Because of the quantum nature of light, any digital image sensor is affected by noise. The classical signal-dependent noise model [1, 25] expresses the gray level intensity i at a given pixel \({\mathbf x}\) in a linear camera (that is, disregarding nonlinear processing such as \(\gamma \)-correction) as:

$$\begin{aligned} i({\mathbf x}) = g \rho _{p({\mathbf x})} + \tau (\eta ,\nu ^2) \end{aligned}$$
(26)

where g is the gain, \(\rho _{p({\mathbf x})}\) is a Poisson random variable of intensity \(p({\mathbf x})\) modeling the shot noise, and \(\tau \) is a Gaussian random variable of mean \(\eta \) (offset, set by the manufacturer) and variance \(\nu ^2\). Intensity \(p({\mathbf x})\) is the number of electrons generated at \({\mathbf x}\), caused either by conversion of photons or spontaneously generated as a dark signal, and \(\tau \) models various sources of noise such as readout noise. A simple calculation gives the following affine relation between the variance and the expected value of i:

$$\begin{aligned} \text {Var}(i({\mathbf x})) = g E(i)+\nu ^2-g\eta . \end{aligned}$$
(27)

The importance of considering such a noise model when assessing the metrological performance of DIC in real-world experiments is discussed in [8]. Except for low-light imaging, it is common to consider an additive Gaussian white noise of variance given by Eq. (27) instead of the Poisson–Gaussian noise of Eq. (26).

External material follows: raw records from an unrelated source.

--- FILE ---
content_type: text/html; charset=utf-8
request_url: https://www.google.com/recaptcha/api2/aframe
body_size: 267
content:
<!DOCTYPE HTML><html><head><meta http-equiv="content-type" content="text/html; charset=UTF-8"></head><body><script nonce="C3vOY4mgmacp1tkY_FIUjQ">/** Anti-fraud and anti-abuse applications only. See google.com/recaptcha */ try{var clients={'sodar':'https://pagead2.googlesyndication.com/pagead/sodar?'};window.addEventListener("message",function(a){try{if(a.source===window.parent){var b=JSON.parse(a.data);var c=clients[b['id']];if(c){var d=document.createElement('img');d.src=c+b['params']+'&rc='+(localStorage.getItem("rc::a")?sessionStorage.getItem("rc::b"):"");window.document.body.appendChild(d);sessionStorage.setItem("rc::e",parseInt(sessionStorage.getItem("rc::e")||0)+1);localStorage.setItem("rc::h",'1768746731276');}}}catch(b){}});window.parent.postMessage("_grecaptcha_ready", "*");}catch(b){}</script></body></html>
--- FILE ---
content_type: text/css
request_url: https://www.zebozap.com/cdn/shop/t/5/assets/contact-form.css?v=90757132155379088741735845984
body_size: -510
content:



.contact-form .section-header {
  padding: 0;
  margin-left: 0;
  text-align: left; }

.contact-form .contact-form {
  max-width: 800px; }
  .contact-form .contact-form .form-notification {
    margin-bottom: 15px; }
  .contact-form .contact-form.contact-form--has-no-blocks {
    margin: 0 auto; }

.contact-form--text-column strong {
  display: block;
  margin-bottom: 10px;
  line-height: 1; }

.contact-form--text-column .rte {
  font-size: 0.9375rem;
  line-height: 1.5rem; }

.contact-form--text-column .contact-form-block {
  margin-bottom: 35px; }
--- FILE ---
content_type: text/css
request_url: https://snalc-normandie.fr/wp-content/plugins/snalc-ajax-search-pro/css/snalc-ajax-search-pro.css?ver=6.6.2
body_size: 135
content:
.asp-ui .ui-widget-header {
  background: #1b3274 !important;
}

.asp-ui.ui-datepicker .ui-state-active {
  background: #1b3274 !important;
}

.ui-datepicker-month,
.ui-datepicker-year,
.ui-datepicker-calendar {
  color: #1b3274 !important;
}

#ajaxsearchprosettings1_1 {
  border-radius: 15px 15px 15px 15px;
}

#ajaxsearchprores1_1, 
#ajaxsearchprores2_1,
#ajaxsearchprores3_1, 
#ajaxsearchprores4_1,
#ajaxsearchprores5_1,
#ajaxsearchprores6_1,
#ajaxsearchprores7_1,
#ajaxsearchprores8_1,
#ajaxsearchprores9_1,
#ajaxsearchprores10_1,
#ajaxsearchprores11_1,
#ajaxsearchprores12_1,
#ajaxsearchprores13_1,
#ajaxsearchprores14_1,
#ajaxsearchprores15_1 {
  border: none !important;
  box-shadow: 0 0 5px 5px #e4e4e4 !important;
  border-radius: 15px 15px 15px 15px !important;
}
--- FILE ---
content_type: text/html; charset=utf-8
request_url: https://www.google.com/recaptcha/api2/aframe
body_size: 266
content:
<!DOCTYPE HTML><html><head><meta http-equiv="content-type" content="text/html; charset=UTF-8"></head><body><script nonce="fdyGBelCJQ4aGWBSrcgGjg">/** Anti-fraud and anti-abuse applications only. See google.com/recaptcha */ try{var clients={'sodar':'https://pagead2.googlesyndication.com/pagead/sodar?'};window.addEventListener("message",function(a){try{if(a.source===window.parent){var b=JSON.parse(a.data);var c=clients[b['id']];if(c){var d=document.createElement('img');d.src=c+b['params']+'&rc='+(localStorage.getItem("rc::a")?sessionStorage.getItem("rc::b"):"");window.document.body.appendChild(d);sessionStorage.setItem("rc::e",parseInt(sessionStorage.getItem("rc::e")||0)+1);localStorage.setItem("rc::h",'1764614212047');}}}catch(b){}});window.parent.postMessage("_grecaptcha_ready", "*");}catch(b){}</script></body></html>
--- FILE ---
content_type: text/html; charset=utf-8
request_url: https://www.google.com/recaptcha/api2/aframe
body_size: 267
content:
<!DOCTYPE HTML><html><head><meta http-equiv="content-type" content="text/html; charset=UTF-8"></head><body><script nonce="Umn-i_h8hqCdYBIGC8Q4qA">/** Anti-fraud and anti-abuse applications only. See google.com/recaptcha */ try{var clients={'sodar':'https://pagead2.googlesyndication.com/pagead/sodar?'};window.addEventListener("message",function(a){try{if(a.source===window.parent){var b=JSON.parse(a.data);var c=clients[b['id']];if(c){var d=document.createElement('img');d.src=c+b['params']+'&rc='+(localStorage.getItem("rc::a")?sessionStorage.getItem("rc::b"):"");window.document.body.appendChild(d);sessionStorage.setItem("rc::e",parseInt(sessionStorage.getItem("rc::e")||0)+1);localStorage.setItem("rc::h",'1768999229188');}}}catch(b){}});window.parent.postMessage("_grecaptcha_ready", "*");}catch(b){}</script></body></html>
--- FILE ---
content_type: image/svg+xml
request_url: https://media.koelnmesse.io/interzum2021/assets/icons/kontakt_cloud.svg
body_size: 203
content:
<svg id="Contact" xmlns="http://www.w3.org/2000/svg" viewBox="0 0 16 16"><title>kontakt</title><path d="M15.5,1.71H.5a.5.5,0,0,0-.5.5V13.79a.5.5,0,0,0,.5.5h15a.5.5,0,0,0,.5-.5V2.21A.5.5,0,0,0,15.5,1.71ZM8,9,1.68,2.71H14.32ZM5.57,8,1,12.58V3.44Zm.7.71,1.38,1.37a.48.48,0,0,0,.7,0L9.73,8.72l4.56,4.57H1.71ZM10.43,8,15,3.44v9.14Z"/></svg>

To mimic the output of a real camera, the user of our rendering code should add to the noise-free gray level \(\mathcal{I}({\mathbf x})\) given by Eq. (9) a Gaussian signal-dependent noise of variance given by:

$$\begin{aligned} \text {Var}(\mathcal{I}({\mathbf x})) = g \mathcal{I}({\mathbf x}) +\nu ^2- g \eta \end{aligned}$$
(28)

where g is the gain, \(\nu ^2\) is the readout noise level, and \(\eta \) is the offset value.

The Gaussian white noise model is, however, very common in papers on the assessment of DIC. It is backed by the possibility to use the Generalized Anscombe Transform [33] to normalize noise in Eq. (26). We thus give the user the opportunity to consider such a noise model when rendering speckle images.

4 Conclusion

The contribution of this paper is a new algorithm for rendering speckle images deformed by a displacement field prescribed by the user. It is based on the analysis of the image acquisition chain, from the infinite resolution speckle image seen as a realization of a Boolean model, to the digital image, taking into account the point spread function of the optical device through a Monte Carlo integration. Several parameters are carefully discussed to ensure that they are not responsible for additional biases, which is crucial in the context of the assessment of the metrological performance of DIC-based method in experimental mechanics. In particular, the sample size in Monte Carlo integration is set in such a way that the random fluctuation involved by this technique is mostly canceled out by quantization. It should also be noticed that no interpolation is required, interpolation being likely to give spurious gray values, as shown in Sect. 3.3.6. We have also discussed the effect of aliasing potentially caused by spatial sampling and the effect of rounding errors caused by floating point arithmetic. A continuation to this work would consist in the exploration of other speckle models than the Boolean model. Another potential perspective concerns the estimation of the parameters governing such models to render synthetic speckle images which would more precisely mimic real speckle patterns used in experimental mechanics, as mentioned in Sect. 3.4. Extending the proposed rendering algorithm to image pairs useful for stereo-DIC [4] or RGB-DIC [5] would also be interesting.